なんだかなあ、と思う。一見立派そうな理屈は述べているけど、やってることは結構むちゃくちゃだ。結局は「俺って凄い」と思い続けたいだけにみえる。冬の山行なんて、寒いから行きたくないなあ、とグズグズしながら、決めちゃったんだから、といやいや行ったりして、じゃあヤメればいいじゃん、と思わずにはいられない。いつも自分がすごいと行動で確認しないと不安になるって、そういうのをタフというのか?
 
先日、「エヴェレスト 神々の山嶺」という映画を娘と見てきた。
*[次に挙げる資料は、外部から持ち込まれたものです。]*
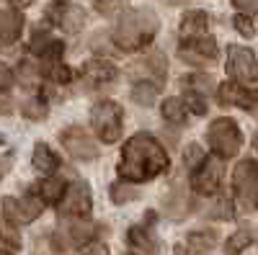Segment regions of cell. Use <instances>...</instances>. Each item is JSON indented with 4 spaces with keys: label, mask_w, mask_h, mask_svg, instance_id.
<instances>
[{
    "label": "cell",
    "mask_w": 258,
    "mask_h": 255,
    "mask_svg": "<svg viewBox=\"0 0 258 255\" xmlns=\"http://www.w3.org/2000/svg\"><path fill=\"white\" fill-rule=\"evenodd\" d=\"M83 75H85V80H88L91 85H106V82H114L119 72H116V67L111 65V62L91 59L88 65L83 67Z\"/></svg>",
    "instance_id": "e0dca14e"
},
{
    "label": "cell",
    "mask_w": 258,
    "mask_h": 255,
    "mask_svg": "<svg viewBox=\"0 0 258 255\" xmlns=\"http://www.w3.org/2000/svg\"><path fill=\"white\" fill-rule=\"evenodd\" d=\"M158 29H160V21H158L155 11H150V8L124 11L114 29V44L124 52L145 49L155 39Z\"/></svg>",
    "instance_id": "7a4b0ae2"
},
{
    "label": "cell",
    "mask_w": 258,
    "mask_h": 255,
    "mask_svg": "<svg viewBox=\"0 0 258 255\" xmlns=\"http://www.w3.org/2000/svg\"><path fill=\"white\" fill-rule=\"evenodd\" d=\"M183 62L191 65H212L217 59V41L209 36H199V39H183V47L178 49Z\"/></svg>",
    "instance_id": "8fae6325"
},
{
    "label": "cell",
    "mask_w": 258,
    "mask_h": 255,
    "mask_svg": "<svg viewBox=\"0 0 258 255\" xmlns=\"http://www.w3.org/2000/svg\"><path fill=\"white\" fill-rule=\"evenodd\" d=\"M222 173H225L222 157H217V155L204 157L197 167H194V178H191L194 191L202 194V196H212L214 191L220 188V183H222Z\"/></svg>",
    "instance_id": "52a82bcc"
},
{
    "label": "cell",
    "mask_w": 258,
    "mask_h": 255,
    "mask_svg": "<svg viewBox=\"0 0 258 255\" xmlns=\"http://www.w3.org/2000/svg\"><path fill=\"white\" fill-rule=\"evenodd\" d=\"M11 85H13V72H11V67H6L3 62H0V93L11 91Z\"/></svg>",
    "instance_id": "d590c367"
},
{
    "label": "cell",
    "mask_w": 258,
    "mask_h": 255,
    "mask_svg": "<svg viewBox=\"0 0 258 255\" xmlns=\"http://www.w3.org/2000/svg\"><path fill=\"white\" fill-rule=\"evenodd\" d=\"M207 139L217 157H235L243 147V134L232 119H214L207 129Z\"/></svg>",
    "instance_id": "3957f363"
},
{
    "label": "cell",
    "mask_w": 258,
    "mask_h": 255,
    "mask_svg": "<svg viewBox=\"0 0 258 255\" xmlns=\"http://www.w3.org/2000/svg\"><path fill=\"white\" fill-rule=\"evenodd\" d=\"M75 255H109V247H106V242H101V240H88Z\"/></svg>",
    "instance_id": "4dcf8cb0"
},
{
    "label": "cell",
    "mask_w": 258,
    "mask_h": 255,
    "mask_svg": "<svg viewBox=\"0 0 258 255\" xmlns=\"http://www.w3.org/2000/svg\"><path fill=\"white\" fill-rule=\"evenodd\" d=\"M227 75L235 82H258V62L255 54L245 47H230L227 49Z\"/></svg>",
    "instance_id": "ba28073f"
},
{
    "label": "cell",
    "mask_w": 258,
    "mask_h": 255,
    "mask_svg": "<svg viewBox=\"0 0 258 255\" xmlns=\"http://www.w3.org/2000/svg\"><path fill=\"white\" fill-rule=\"evenodd\" d=\"M62 191H64V183L62 181H57V178H44L41 181V199H44V204H54V201H59V196H62Z\"/></svg>",
    "instance_id": "484cf974"
},
{
    "label": "cell",
    "mask_w": 258,
    "mask_h": 255,
    "mask_svg": "<svg viewBox=\"0 0 258 255\" xmlns=\"http://www.w3.org/2000/svg\"><path fill=\"white\" fill-rule=\"evenodd\" d=\"M96 6H98V11L101 13H116L119 8H124L126 6V0H96Z\"/></svg>",
    "instance_id": "d6a6232c"
},
{
    "label": "cell",
    "mask_w": 258,
    "mask_h": 255,
    "mask_svg": "<svg viewBox=\"0 0 258 255\" xmlns=\"http://www.w3.org/2000/svg\"><path fill=\"white\" fill-rule=\"evenodd\" d=\"M207 26H209V18L204 11H188L181 18V36L183 39H199L207 36Z\"/></svg>",
    "instance_id": "ac0fdd59"
},
{
    "label": "cell",
    "mask_w": 258,
    "mask_h": 255,
    "mask_svg": "<svg viewBox=\"0 0 258 255\" xmlns=\"http://www.w3.org/2000/svg\"><path fill=\"white\" fill-rule=\"evenodd\" d=\"M0 176H3V165H0Z\"/></svg>",
    "instance_id": "b9f144b4"
},
{
    "label": "cell",
    "mask_w": 258,
    "mask_h": 255,
    "mask_svg": "<svg viewBox=\"0 0 258 255\" xmlns=\"http://www.w3.org/2000/svg\"><path fill=\"white\" fill-rule=\"evenodd\" d=\"M52 240L49 237H36V245H34V255H57V250H52Z\"/></svg>",
    "instance_id": "836d02e7"
},
{
    "label": "cell",
    "mask_w": 258,
    "mask_h": 255,
    "mask_svg": "<svg viewBox=\"0 0 258 255\" xmlns=\"http://www.w3.org/2000/svg\"><path fill=\"white\" fill-rule=\"evenodd\" d=\"M214 232H209V229H202V232H191V235L186 237V245H188V250L194 252V255H207L212 247H214Z\"/></svg>",
    "instance_id": "44dd1931"
},
{
    "label": "cell",
    "mask_w": 258,
    "mask_h": 255,
    "mask_svg": "<svg viewBox=\"0 0 258 255\" xmlns=\"http://www.w3.org/2000/svg\"><path fill=\"white\" fill-rule=\"evenodd\" d=\"M91 124H93V129L98 134L101 142L106 144H114L119 137H121V106L114 103V101H101L93 106V111H91Z\"/></svg>",
    "instance_id": "277c9868"
},
{
    "label": "cell",
    "mask_w": 258,
    "mask_h": 255,
    "mask_svg": "<svg viewBox=\"0 0 258 255\" xmlns=\"http://www.w3.org/2000/svg\"><path fill=\"white\" fill-rule=\"evenodd\" d=\"M85 24V13L78 8V6H68L62 8V16H59V26L68 31V34H78Z\"/></svg>",
    "instance_id": "7402d4cb"
},
{
    "label": "cell",
    "mask_w": 258,
    "mask_h": 255,
    "mask_svg": "<svg viewBox=\"0 0 258 255\" xmlns=\"http://www.w3.org/2000/svg\"><path fill=\"white\" fill-rule=\"evenodd\" d=\"M202 160H204V152L199 150L197 144H191L188 150H186V167H197Z\"/></svg>",
    "instance_id": "e575fe53"
},
{
    "label": "cell",
    "mask_w": 258,
    "mask_h": 255,
    "mask_svg": "<svg viewBox=\"0 0 258 255\" xmlns=\"http://www.w3.org/2000/svg\"><path fill=\"white\" fill-rule=\"evenodd\" d=\"M47 75H49L54 82H70V80H73V70L64 67V65H59V59L47 65Z\"/></svg>",
    "instance_id": "f1b7e54d"
},
{
    "label": "cell",
    "mask_w": 258,
    "mask_h": 255,
    "mask_svg": "<svg viewBox=\"0 0 258 255\" xmlns=\"http://www.w3.org/2000/svg\"><path fill=\"white\" fill-rule=\"evenodd\" d=\"M0 240L11 247H21V235L16 229V222H11L3 211H0Z\"/></svg>",
    "instance_id": "d4e9b609"
},
{
    "label": "cell",
    "mask_w": 258,
    "mask_h": 255,
    "mask_svg": "<svg viewBox=\"0 0 258 255\" xmlns=\"http://www.w3.org/2000/svg\"><path fill=\"white\" fill-rule=\"evenodd\" d=\"M132 101L140 106H153L158 101V85L155 82H137L132 88Z\"/></svg>",
    "instance_id": "cb8c5ba5"
},
{
    "label": "cell",
    "mask_w": 258,
    "mask_h": 255,
    "mask_svg": "<svg viewBox=\"0 0 258 255\" xmlns=\"http://www.w3.org/2000/svg\"><path fill=\"white\" fill-rule=\"evenodd\" d=\"M34 167L39 170V173H44V176H52L54 170L59 167V157L49 150L44 142H39L34 147Z\"/></svg>",
    "instance_id": "d6986e66"
},
{
    "label": "cell",
    "mask_w": 258,
    "mask_h": 255,
    "mask_svg": "<svg viewBox=\"0 0 258 255\" xmlns=\"http://www.w3.org/2000/svg\"><path fill=\"white\" fill-rule=\"evenodd\" d=\"M253 96L255 93H250V91H245L240 82H222L220 85V91H217V101L222 103V106H238V109H245V111H250V106H253Z\"/></svg>",
    "instance_id": "4fadbf2b"
},
{
    "label": "cell",
    "mask_w": 258,
    "mask_h": 255,
    "mask_svg": "<svg viewBox=\"0 0 258 255\" xmlns=\"http://www.w3.org/2000/svg\"><path fill=\"white\" fill-rule=\"evenodd\" d=\"M235 8H238L240 13L250 16V13H258V0H232Z\"/></svg>",
    "instance_id": "8d00e7d4"
},
{
    "label": "cell",
    "mask_w": 258,
    "mask_h": 255,
    "mask_svg": "<svg viewBox=\"0 0 258 255\" xmlns=\"http://www.w3.org/2000/svg\"><path fill=\"white\" fill-rule=\"evenodd\" d=\"M0 255H11V252H6V250H0Z\"/></svg>",
    "instance_id": "60d3db41"
},
{
    "label": "cell",
    "mask_w": 258,
    "mask_h": 255,
    "mask_svg": "<svg viewBox=\"0 0 258 255\" xmlns=\"http://www.w3.org/2000/svg\"><path fill=\"white\" fill-rule=\"evenodd\" d=\"M253 144H255V150H258V134H255V142H253Z\"/></svg>",
    "instance_id": "ab89813d"
},
{
    "label": "cell",
    "mask_w": 258,
    "mask_h": 255,
    "mask_svg": "<svg viewBox=\"0 0 258 255\" xmlns=\"http://www.w3.org/2000/svg\"><path fill=\"white\" fill-rule=\"evenodd\" d=\"M59 142H62L64 150H68L70 157H78V160H96L98 157V144L88 137V132L80 129V126L64 129Z\"/></svg>",
    "instance_id": "30bf717a"
},
{
    "label": "cell",
    "mask_w": 258,
    "mask_h": 255,
    "mask_svg": "<svg viewBox=\"0 0 258 255\" xmlns=\"http://www.w3.org/2000/svg\"><path fill=\"white\" fill-rule=\"evenodd\" d=\"M31 52L39 54V57H44L47 62H57L62 57V52H64V44H62L59 39H52L47 31L44 34L36 31L34 39H31Z\"/></svg>",
    "instance_id": "2e32d148"
},
{
    "label": "cell",
    "mask_w": 258,
    "mask_h": 255,
    "mask_svg": "<svg viewBox=\"0 0 258 255\" xmlns=\"http://www.w3.org/2000/svg\"><path fill=\"white\" fill-rule=\"evenodd\" d=\"M181 101H183V106H186V111H188V114H197V116H202V114L207 111V103H204L202 93H197V91H188Z\"/></svg>",
    "instance_id": "83f0119b"
},
{
    "label": "cell",
    "mask_w": 258,
    "mask_h": 255,
    "mask_svg": "<svg viewBox=\"0 0 258 255\" xmlns=\"http://www.w3.org/2000/svg\"><path fill=\"white\" fill-rule=\"evenodd\" d=\"M232 24H235V29H238L243 36H253V34H255L253 21H250V16H245V13H238V16H235V21H232Z\"/></svg>",
    "instance_id": "1f68e13d"
},
{
    "label": "cell",
    "mask_w": 258,
    "mask_h": 255,
    "mask_svg": "<svg viewBox=\"0 0 258 255\" xmlns=\"http://www.w3.org/2000/svg\"><path fill=\"white\" fill-rule=\"evenodd\" d=\"M163 116H165L170 124H186V119H188L191 114L186 111V106H183L181 98H168V101L163 103Z\"/></svg>",
    "instance_id": "603a6c76"
},
{
    "label": "cell",
    "mask_w": 258,
    "mask_h": 255,
    "mask_svg": "<svg viewBox=\"0 0 258 255\" xmlns=\"http://www.w3.org/2000/svg\"><path fill=\"white\" fill-rule=\"evenodd\" d=\"M126 242L132 255H155L158 252V240L153 232H147L145 227H132L126 232Z\"/></svg>",
    "instance_id": "9a60e30c"
},
{
    "label": "cell",
    "mask_w": 258,
    "mask_h": 255,
    "mask_svg": "<svg viewBox=\"0 0 258 255\" xmlns=\"http://www.w3.org/2000/svg\"><path fill=\"white\" fill-rule=\"evenodd\" d=\"M93 209V201H91V188L85 183H73L62 191L59 196V217L62 219H88Z\"/></svg>",
    "instance_id": "8992f818"
},
{
    "label": "cell",
    "mask_w": 258,
    "mask_h": 255,
    "mask_svg": "<svg viewBox=\"0 0 258 255\" xmlns=\"http://www.w3.org/2000/svg\"><path fill=\"white\" fill-rule=\"evenodd\" d=\"M250 114H255V116H258V93L253 96V106H250Z\"/></svg>",
    "instance_id": "f35d334b"
},
{
    "label": "cell",
    "mask_w": 258,
    "mask_h": 255,
    "mask_svg": "<svg viewBox=\"0 0 258 255\" xmlns=\"http://www.w3.org/2000/svg\"><path fill=\"white\" fill-rule=\"evenodd\" d=\"M24 114L29 119H44L47 116V103L41 101V98H31L26 106H24Z\"/></svg>",
    "instance_id": "f546056e"
},
{
    "label": "cell",
    "mask_w": 258,
    "mask_h": 255,
    "mask_svg": "<svg viewBox=\"0 0 258 255\" xmlns=\"http://www.w3.org/2000/svg\"><path fill=\"white\" fill-rule=\"evenodd\" d=\"M111 199L114 204H126V201H135L137 199V188L132 183H126V181H119L111 186Z\"/></svg>",
    "instance_id": "4316f807"
},
{
    "label": "cell",
    "mask_w": 258,
    "mask_h": 255,
    "mask_svg": "<svg viewBox=\"0 0 258 255\" xmlns=\"http://www.w3.org/2000/svg\"><path fill=\"white\" fill-rule=\"evenodd\" d=\"M93 224L88 219H62L59 227V242H54V247H75V245H85L88 240H93Z\"/></svg>",
    "instance_id": "7c38bea8"
},
{
    "label": "cell",
    "mask_w": 258,
    "mask_h": 255,
    "mask_svg": "<svg viewBox=\"0 0 258 255\" xmlns=\"http://www.w3.org/2000/svg\"><path fill=\"white\" fill-rule=\"evenodd\" d=\"M11 3H13V6H18V8H26V6H31V3H34V0H11Z\"/></svg>",
    "instance_id": "74e56055"
},
{
    "label": "cell",
    "mask_w": 258,
    "mask_h": 255,
    "mask_svg": "<svg viewBox=\"0 0 258 255\" xmlns=\"http://www.w3.org/2000/svg\"><path fill=\"white\" fill-rule=\"evenodd\" d=\"M44 199H41L36 191H29V194L21 199V201H16V199H6L3 201V214L11 219V222H24V224H29V222H34L41 211H44Z\"/></svg>",
    "instance_id": "9c48e42d"
},
{
    "label": "cell",
    "mask_w": 258,
    "mask_h": 255,
    "mask_svg": "<svg viewBox=\"0 0 258 255\" xmlns=\"http://www.w3.org/2000/svg\"><path fill=\"white\" fill-rule=\"evenodd\" d=\"M255 237H258V232H255V229L243 227V229H238V232H235V235L227 240L225 252H227V255H240L245 247H250V245L255 242Z\"/></svg>",
    "instance_id": "ffe728a7"
},
{
    "label": "cell",
    "mask_w": 258,
    "mask_h": 255,
    "mask_svg": "<svg viewBox=\"0 0 258 255\" xmlns=\"http://www.w3.org/2000/svg\"><path fill=\"white\" fill-rule=\"evenodd\" d=\"M21 29H24V16H21L16 8L0 11V47H11L21 36Z\"/></svg>",
    "instance_id": "5bb4252c"
},
{
    "label": "cell",
    "mask_w": 258,
    "mask_h": 255,
    "mask_svg": "<svg viewBox=\"0 0 258 255\" xmlns=\"http://www.w3.org/2000/svg\"><path fill=\"white\" fill-rule=\"evenodd\" d=\"M163 170H168V155L155 137L140 132V134L126 139L124 150H121L119 167H116L121 181H126V183L153 181L163 173Z\"/></svg>",
    "instance_id": "6da1fadb"
},
{
    "label": "cell",
    "mask_w": 258,
    "mask_h": 255,
    "mask_svg": "<svg viewBox=\"0 0 258 255\" xmlns=\"http://www.w3.org/2000/svg\"><path fill=\"white\" fill-rule=\"evenodd\" d=\"M232 191H235V199L238 204L250 211L258 206V165L253 160H243L235 167V176H232Z\"/></svg>",
    "instance_id": "5b68a950"
}]
</instances>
見終えて娘が「この映画の教訓は、山登りは周りの人に迷惑をかけるからやっちゃダメだってことだね」と言った。笑ってしまった。とんでもない氷壁を、無酸素単独登攀して下山途中で死んじゃった登山者を主人公が敬意を持って探しに行く物語だった。何もそんな危ないルートを一人で行く必要なんてなんにもないのに。妻も子どももいるのに、しかも日本には別に残した恋人だっているのに。山に登るってそんなに立派なことか?と私も思ってしまった。山登りは好きだけど、ちゃんと帰ってきてこそでしょ。
 
男のロマンとつまんないおばちゃんのたわごとはどこまでもすれ違う。だけど、我が身を危険に晒したり、大怪我をしたり、それで家族に心配をかけ、迷惑をかけ、生きてることを味わって、それが自然であるなんて、いやいや、実に頭でっかちであることよのう、と思ってしまう。人間は、長い歴史の中で学習して道具を使うことを覚えたし、そうして自分の身を守り、安全を確保するすべも身につけたというのにね。
 
とはいえ、馬鹿な男だなあ、と思いつつも自分ができない旅の話はつまらなくはない。そういう意味で、私も矛盾した存在ではあるのだった。